- [Texto de lectura]:
▼
El Tribunal Supremo confirmó la condena a 17 años de prisión contra un interno que asesinó a su compañero de celda en la prisión de Morón de la Frontera, en Sevilla. El condenado había reconocido su responsabilidad tanto después del hecho como durante el juicio oral, en el que un jurado popular lo declaró culpable de asesinato.

La resolución del alto tribunal ratifica el fallo de la Audiencia Provincial de Sevilla, que también había establecido una indemnización de 257.807 euros para la familia de la víctima. El Tribunal Superior de Justicia de Andalucía ya había avalado esa decisión antes de que el caso llegara al Supremo.
▲
- [Datos proporcionados]:
▼
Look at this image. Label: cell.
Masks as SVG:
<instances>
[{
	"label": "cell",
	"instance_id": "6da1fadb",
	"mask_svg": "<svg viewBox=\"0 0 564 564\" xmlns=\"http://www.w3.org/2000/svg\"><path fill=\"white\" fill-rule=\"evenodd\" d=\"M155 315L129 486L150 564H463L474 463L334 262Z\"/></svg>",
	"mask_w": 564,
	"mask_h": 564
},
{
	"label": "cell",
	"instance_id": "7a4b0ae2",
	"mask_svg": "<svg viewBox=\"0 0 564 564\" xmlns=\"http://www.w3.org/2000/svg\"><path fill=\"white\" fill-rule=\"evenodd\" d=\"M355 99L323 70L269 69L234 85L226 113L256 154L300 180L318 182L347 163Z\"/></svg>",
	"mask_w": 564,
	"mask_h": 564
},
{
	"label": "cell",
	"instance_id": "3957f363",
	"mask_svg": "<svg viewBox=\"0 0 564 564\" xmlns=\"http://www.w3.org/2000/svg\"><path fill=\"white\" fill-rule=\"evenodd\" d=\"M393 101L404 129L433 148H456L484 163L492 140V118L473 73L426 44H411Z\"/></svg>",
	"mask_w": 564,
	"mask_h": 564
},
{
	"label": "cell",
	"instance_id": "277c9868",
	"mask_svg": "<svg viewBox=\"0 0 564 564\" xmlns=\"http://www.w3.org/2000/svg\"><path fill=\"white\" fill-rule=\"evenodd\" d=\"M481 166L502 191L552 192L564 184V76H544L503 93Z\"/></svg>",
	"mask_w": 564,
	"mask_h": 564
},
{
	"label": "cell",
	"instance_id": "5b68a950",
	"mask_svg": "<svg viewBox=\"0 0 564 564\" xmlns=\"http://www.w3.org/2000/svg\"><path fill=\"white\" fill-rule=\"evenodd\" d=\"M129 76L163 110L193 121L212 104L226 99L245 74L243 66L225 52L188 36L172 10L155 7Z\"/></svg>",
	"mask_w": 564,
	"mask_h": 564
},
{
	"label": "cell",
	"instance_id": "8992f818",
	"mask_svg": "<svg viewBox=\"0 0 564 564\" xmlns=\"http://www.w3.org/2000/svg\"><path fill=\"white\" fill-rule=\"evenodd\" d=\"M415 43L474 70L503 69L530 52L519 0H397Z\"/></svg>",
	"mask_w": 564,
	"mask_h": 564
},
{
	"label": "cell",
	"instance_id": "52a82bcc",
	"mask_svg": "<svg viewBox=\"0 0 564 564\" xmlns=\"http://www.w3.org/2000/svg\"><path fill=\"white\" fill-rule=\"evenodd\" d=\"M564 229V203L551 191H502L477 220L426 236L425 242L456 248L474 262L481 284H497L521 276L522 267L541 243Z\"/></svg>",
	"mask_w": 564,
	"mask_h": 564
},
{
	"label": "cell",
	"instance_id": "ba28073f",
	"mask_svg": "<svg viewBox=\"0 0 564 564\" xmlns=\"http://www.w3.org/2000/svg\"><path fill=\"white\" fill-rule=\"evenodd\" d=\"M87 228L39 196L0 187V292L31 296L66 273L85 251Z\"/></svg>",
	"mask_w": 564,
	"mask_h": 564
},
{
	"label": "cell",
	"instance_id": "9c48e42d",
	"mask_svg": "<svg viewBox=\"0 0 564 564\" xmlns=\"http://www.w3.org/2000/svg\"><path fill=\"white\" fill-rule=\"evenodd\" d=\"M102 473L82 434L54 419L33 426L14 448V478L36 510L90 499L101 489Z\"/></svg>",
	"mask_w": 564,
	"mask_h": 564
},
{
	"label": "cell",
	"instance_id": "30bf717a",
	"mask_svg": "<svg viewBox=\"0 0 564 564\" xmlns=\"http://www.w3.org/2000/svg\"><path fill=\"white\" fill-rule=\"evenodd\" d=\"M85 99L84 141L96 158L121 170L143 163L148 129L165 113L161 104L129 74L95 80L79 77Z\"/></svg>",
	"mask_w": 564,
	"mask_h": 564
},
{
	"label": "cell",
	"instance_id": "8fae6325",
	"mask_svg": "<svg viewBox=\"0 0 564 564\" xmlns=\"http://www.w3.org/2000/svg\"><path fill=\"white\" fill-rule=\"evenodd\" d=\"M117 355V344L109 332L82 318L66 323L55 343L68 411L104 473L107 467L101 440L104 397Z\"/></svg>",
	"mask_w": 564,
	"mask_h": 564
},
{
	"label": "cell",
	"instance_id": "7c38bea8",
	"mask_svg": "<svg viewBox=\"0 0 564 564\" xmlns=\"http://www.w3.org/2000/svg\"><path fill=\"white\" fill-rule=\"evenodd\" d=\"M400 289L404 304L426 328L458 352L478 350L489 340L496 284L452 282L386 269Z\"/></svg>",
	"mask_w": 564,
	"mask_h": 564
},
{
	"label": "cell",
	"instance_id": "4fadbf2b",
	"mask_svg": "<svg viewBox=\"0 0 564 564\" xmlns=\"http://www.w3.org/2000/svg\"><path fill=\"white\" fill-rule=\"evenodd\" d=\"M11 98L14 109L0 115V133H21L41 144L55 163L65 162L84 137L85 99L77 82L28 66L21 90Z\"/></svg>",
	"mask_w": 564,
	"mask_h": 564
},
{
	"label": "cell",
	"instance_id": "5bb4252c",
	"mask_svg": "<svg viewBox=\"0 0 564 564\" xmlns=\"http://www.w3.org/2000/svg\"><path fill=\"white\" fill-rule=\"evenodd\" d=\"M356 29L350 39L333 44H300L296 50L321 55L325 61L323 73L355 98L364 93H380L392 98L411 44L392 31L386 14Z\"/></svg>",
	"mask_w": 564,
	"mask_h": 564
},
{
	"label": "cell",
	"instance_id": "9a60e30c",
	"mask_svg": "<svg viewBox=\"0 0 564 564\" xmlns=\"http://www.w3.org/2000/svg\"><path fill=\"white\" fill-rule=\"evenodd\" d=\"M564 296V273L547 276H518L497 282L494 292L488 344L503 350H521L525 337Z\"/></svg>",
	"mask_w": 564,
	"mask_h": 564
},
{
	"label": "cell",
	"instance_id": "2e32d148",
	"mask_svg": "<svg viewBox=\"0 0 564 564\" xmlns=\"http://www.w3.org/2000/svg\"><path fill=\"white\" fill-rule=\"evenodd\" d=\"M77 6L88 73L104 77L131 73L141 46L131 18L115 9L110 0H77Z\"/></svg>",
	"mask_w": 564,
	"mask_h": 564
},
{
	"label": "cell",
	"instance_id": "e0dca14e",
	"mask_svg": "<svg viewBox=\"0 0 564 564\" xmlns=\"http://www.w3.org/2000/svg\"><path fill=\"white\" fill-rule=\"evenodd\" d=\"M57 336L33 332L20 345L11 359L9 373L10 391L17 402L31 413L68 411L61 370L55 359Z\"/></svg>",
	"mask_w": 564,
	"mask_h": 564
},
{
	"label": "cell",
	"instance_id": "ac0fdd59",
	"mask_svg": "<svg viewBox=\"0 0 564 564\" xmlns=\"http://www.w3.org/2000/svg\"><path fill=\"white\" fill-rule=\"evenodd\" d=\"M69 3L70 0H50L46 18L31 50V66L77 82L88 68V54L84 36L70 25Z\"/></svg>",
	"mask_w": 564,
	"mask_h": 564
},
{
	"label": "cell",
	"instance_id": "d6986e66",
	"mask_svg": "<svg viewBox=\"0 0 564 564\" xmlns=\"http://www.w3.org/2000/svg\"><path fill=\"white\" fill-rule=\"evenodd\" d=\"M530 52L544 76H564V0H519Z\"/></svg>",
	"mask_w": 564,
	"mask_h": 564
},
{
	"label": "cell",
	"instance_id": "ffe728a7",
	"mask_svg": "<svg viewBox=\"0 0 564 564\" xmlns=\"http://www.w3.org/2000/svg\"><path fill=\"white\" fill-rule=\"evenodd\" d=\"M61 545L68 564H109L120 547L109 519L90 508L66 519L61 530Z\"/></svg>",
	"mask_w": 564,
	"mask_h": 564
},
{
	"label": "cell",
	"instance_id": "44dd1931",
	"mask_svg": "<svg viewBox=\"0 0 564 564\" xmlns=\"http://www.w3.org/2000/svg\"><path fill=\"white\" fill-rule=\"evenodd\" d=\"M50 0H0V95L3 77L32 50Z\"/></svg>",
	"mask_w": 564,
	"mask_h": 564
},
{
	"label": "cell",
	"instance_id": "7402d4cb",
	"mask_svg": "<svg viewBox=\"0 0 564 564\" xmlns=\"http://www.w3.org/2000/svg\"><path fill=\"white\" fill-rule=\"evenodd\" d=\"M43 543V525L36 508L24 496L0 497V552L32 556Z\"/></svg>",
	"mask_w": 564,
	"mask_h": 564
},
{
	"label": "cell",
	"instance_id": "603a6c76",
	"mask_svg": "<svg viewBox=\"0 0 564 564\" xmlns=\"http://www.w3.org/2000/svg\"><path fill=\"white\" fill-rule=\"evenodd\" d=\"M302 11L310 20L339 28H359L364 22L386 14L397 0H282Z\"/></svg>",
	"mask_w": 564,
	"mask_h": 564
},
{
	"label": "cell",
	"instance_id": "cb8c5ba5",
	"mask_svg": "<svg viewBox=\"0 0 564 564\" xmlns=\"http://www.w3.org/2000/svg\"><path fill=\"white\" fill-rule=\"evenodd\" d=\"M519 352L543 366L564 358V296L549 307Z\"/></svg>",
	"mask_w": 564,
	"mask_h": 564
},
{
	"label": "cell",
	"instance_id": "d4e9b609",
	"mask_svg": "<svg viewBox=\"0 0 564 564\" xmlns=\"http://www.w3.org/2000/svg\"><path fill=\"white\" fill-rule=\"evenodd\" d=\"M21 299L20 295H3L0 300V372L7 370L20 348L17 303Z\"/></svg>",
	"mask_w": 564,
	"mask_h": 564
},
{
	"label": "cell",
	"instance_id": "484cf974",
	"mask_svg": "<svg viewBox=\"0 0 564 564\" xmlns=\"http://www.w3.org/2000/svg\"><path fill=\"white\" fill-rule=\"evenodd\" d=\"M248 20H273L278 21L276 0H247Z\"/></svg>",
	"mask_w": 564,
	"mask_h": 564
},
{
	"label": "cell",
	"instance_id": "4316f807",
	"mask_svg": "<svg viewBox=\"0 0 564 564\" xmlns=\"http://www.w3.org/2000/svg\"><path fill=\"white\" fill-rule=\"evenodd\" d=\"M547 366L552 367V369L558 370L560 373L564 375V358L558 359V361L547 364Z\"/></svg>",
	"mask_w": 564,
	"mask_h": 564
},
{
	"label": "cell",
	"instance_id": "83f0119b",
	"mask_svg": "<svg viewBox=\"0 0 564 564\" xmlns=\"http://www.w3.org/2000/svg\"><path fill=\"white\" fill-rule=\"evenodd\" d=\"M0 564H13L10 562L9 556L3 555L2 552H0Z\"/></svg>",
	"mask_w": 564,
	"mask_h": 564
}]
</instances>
▲
- [Ejercicios propuestos]:
A. Reescribe en forma de lista el párrafo de la noticia sobre la condena que empieza con «La resolución del alto tribunal» y conserva sus datos principales.
B. Prolonga la noticia sobre la condena a partir de su última oración.

- [Resultados del ejercicio]:
A.
- El Tribunal Supremo ratifica el fallo de la Audiencia Provincial de Sevilla.
- Ese fallo fijó una indemnización de 257.807 euros para la familia de la víctima.
- El Tribunal Superior de Justicia de Andalucía ya había avalado la decisión antes de que el caso llegara al Supremo.

B.
El ataque ocurrió alrededor de las 15.30 del 28 de febrero de 2023, después del almuerzo. Según los hechos probados recogidos en la sentencia, el agresor subió a la celda que compartía con la víctima y se acercó por detrás cuando esta estaba sentada de espaldas en una silla.

El condenado se abalanzó sobre su compañero con la intención de matarlo y le apretó el cuello con las manos y los brazos. Luego utilizó un cordón para estrangularlo. En la misma sentencia, el Supremo desestimó además el recurso presentado por la Abogacía del Estado y mantuvo la responsabilidad civil subsidiaria de la Administración General del Estado.